Dataset entries
==*==

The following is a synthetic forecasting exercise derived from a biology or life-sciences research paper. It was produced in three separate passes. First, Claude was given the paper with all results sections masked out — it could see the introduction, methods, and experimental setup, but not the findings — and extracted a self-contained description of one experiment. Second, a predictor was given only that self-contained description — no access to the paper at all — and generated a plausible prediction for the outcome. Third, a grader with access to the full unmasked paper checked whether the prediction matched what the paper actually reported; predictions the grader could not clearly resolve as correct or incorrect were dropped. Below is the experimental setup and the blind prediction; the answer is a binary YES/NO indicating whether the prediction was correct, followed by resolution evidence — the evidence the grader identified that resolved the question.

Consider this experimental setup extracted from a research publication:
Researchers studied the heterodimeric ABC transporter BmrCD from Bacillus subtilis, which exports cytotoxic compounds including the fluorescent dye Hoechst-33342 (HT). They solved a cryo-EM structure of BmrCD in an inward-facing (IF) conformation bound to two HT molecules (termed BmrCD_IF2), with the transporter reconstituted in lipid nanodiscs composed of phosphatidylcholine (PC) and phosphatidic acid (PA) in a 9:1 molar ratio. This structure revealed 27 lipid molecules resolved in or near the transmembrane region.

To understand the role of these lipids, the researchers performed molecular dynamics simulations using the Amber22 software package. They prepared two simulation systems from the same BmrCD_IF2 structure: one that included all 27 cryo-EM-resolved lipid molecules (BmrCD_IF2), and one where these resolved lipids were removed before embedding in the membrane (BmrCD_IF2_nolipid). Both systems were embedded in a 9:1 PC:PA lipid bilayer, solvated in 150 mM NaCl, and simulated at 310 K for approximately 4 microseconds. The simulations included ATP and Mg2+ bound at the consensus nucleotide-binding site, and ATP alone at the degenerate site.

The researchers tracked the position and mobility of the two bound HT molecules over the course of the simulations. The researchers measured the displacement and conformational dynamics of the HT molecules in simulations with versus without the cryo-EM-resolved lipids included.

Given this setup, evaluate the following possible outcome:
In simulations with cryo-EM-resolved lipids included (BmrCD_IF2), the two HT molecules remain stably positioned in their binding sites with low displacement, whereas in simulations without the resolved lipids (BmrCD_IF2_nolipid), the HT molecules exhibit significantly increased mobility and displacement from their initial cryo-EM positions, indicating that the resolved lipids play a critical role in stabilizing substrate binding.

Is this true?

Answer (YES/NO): NO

==*==

▸ WHAT THE EXERCISE ASKS: Whenever "without" occurs in a line of the entries, copy that line.

▸ YOUR SOLUTION:
The researchers tracked the position and mobility of the two bound HT molecules over the course of the simulations. The researchers measured the displacement and conformational dynamics of the HT molecules in simulations with versus without the cryo-EM-resolved lipids included.
In simulations with cryo-EM-resolved lipids included (BmrCD_IF2), the two HT molecules remain stably positioned in their binding sites with low displacement, whereas in simulations without the resolved lipids (BmrCD_IF2_nolipid), the HT molecules exhibit significantly increased mobility and displacement from their initial cryo-EM positions, indicating that the resolved lipids play a critical role in stabilizing substrate binding.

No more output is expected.